Elisabeth lived in a host family in Switzerland for three years and was going to the gymnasium. She told Peter she wasn’t happy and in an act of love, romanticism and naivety, he took her with him to Cambodia. He rented an apartment for her where she only stayed for two days. Street-smart as she is, she integrated in the Riverside community of Phnom Penh within a few days. I meet her at Peter’s hotel where she mostly comes to collect her pocket money. She is with her friend, a local girl and mostly stays at friends’ houses. She wants to be become a doctor and understands she will have to go back to school eventually. Peter underestimated how it would be to enroll her in an international school in Cambodia, costing around 30K EUR per year. Living in a hotel is costing him around 1000 EUR a week now and because of his illness; there is no production or income — although there is a large pile of unsorted rolls and framed work in his atelier.

Peter wants to go to Holland, Germany would be even better, and settle down as a houseman — or anything that will help him heal. He has another daughter that lives with her mom there. Having deregistered from Holland complicates the fact that he gets the healthcare he should be entitled to. When I have already left Cambodia, he writes me on Facebook.

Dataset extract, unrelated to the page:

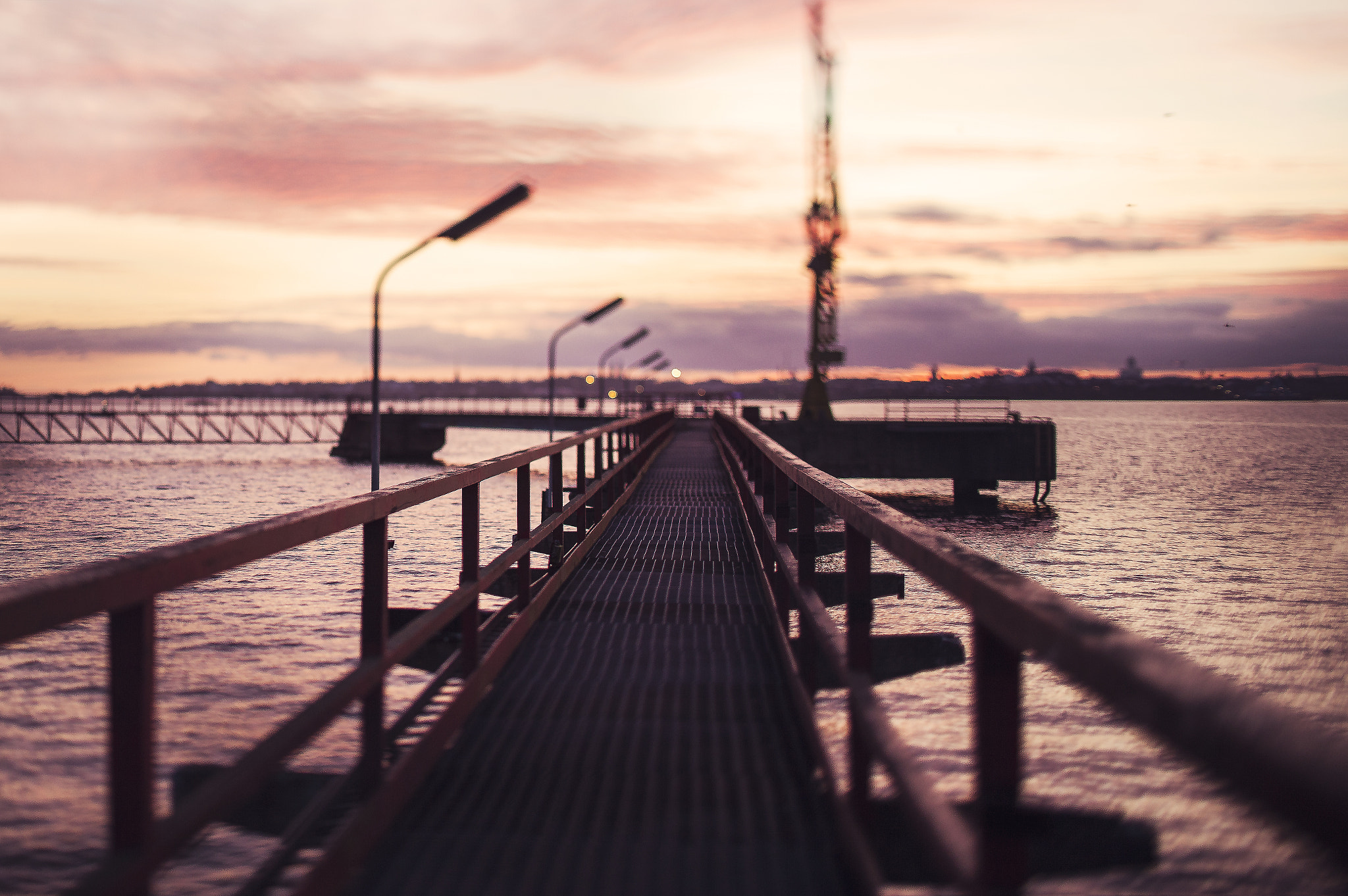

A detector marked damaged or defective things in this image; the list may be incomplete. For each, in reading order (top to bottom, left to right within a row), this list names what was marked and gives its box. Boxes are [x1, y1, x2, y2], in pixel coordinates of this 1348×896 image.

He is hospitalized and in the isolated area of the intensive care and has TBC. It explains his excessive weight loss, his lack of appetite, the coughing and the sweating at night. A few days later he sends a Facebook message into the world announcing both his AIDS and TBC.

I think back of our time in the tuktuk, driving around and chatting about the best places in the world to live. Peter loves Germany, sees it as a place that truly learned from its history, and sets an example of how to cope with the current refugee crisis. Because of his poor condition, he is ready to move there and have a quiet life. Maybe buy a horse — he loves to play polo, walk in the forests and read some books. Last time he tried the civilized way of life, right before he came to Cambodia three months ago, he lived with his mom in Haarlem for a month. In the first three weeks back in Phnom Penh he spend his saved cash in bars, booze and on models in the way he used to live — seemingly to make up for lost time. Feeling already better and more alive, he no longer felt it was needed to take his AIDS inhibitors. Peter has a big heart, lives for the art, but is stubborn and not naturally wired for a world that sometimes demands organization and bureaucratic responsibilities.